(Spatial reasoning question data)
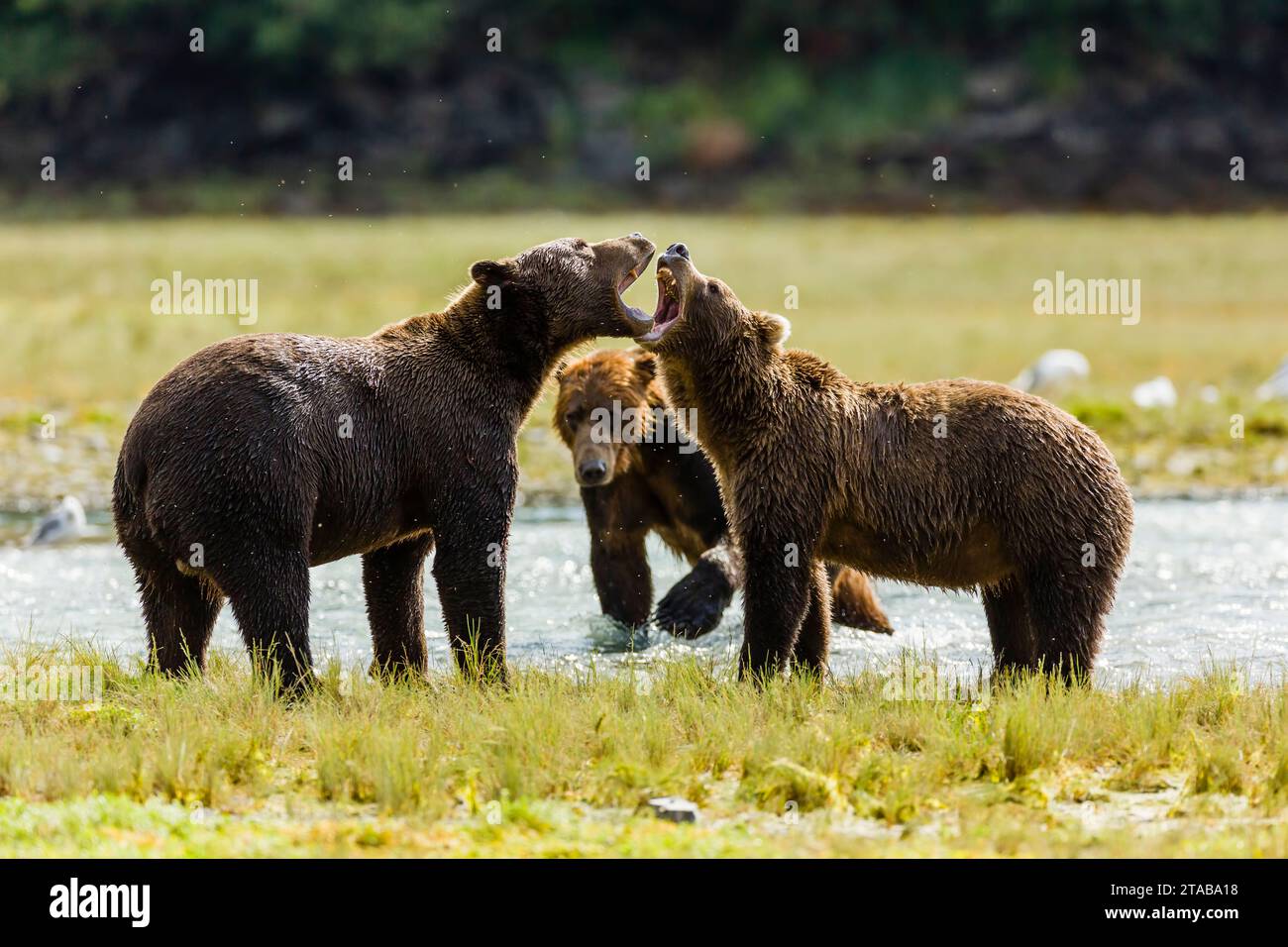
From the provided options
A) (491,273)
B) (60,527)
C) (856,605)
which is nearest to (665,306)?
(491,273)

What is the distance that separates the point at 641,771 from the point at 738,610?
477 centimetres

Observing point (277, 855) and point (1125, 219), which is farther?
point (1125, 219)

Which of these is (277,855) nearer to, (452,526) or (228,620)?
(452,526)

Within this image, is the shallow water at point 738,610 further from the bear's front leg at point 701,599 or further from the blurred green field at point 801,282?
the blurred green field at point 801,282

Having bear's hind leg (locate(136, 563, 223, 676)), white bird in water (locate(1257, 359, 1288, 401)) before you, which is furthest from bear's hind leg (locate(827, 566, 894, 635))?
white bird in water (locate(1257, 359, 1288, 401))

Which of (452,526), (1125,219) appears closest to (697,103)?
(1125,219)

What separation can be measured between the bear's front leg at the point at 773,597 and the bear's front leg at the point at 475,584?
1.11m

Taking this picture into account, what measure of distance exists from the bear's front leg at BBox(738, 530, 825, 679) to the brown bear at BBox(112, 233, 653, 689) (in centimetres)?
112

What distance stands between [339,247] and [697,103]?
14598mm

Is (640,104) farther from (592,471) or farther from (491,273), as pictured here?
(491,273)

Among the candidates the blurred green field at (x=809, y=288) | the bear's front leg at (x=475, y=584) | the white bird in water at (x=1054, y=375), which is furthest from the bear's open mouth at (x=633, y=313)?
the white bird in water at (x=1054, y=375)

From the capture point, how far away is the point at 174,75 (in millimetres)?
44688

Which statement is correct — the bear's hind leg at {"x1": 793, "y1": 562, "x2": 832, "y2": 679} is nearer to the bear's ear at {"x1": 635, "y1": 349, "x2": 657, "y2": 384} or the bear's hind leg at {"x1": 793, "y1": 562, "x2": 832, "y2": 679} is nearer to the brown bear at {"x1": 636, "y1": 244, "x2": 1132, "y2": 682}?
the brown bear at {"x1": 636, "y1": 244, "x2": 1132, "y2": 682}

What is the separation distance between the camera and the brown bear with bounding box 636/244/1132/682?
25.7 feet
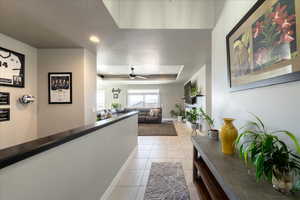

▶ [THE EXERCISE]
How many lines of the material above contain the word "this"? Reply with the number alone.

▶ [REPLY TO THE TASK]
2